The trouble with Berry is that he, too, wants to homogenize society. The great majority of his essays promote the concept that everyone should live in a small, tight-knit rural enclave. Here is where Berry’s self-righteousness creeps in. While there may be numerous personal and environmental advantages to his way of life, anyone not living in this fashion is seen by Berry as an enemy. Farmers are the only good people in the world. Everyone else (computer-hacking environmentalists, “outside experts,” city-dwellers, etc.) has an inherent problem. This level of hatred is not deserved. While attacking critics for calling Edward Abbey a xenophobe (“A Few Words in Favor of Edward Abbey”), Berry neglects to see that he himself is one.
         Berry does have some reason to resent big corporations, power companies, mining industries, and agribusiness. He has seen poor farm families driven off their land. He has seen land decimated and miners poisoned. But for him to harp on modern schooling (“A powerful superstition of modern life is that people and conditions are improved inevitably by education”) is unreasonable. Berry should remember that without education he would be unable to write his essays.
         Berry too often stands on a soap-box. True, when we feel passionate it may be permissible to stand on one, but Berry never proves many of his statements, and this can frustrate his readers. Merely to say Abbey is a “cultivated man, a splendid writer” is unfair to Berry’s audience. Where is the evidence? Berry’s righteous indignation unfortunately tends to cloud his arguments. People who criticize him for implying that every writer’s wife must serve as her husband’s editor are “audacious and irresponsible gossips” (“Why I Am Not Going To Buy a Computer”). In this rush to always have the last word, Berry ends up appearing foolish, with terrible arguments:

[W]hen somebody has used a computer to write work that is demonstrably better than Dante’s . . . then I will speak of computers in a more respectful tone of voice, though I still will not buy one.

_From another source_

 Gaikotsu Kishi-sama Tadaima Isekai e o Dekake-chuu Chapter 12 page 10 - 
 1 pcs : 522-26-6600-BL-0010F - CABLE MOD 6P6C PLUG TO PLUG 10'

It therefore becomes easier to identify with critic Toby Koosman, who reminds us that “the value of a computer to a writer is that it is a tool not for generating ideas but for typing and editing words.”

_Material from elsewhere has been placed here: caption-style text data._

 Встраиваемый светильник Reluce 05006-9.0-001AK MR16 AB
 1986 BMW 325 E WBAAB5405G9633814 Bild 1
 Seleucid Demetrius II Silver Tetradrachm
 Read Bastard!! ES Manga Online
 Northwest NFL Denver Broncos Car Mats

         In trying to attain any utopia, problems arise. The pre-industrial rural model of community life has its advantages, but no one can inspire everyone in America to follow his lead in adopting a model of community. Indeed, we may not be able to follow the lead. Even with everyone’s consent, it would be difficult to regroup the population into separated rural enclaves. The logistics of relocation, the confusion for our system of distribution and supply of goods and services, and the havoc visited upon our property values, are huge and prohibitive problems. Small is not always possible. Big hospitals are necessary to provide care and services unavailable from small hospitals. Big schools and universities are necessary to educate the populace and help us understand each other better. And “outside experts” in their laboratories are necessary to discover new ways of feeding everyone. The population problem is not going to go away. While certainly Berry is right in saying we should strive to cause less environmental damage, to do so we must remain down to earth. Ironically, Berry the Farmer hasn’t realized this yet.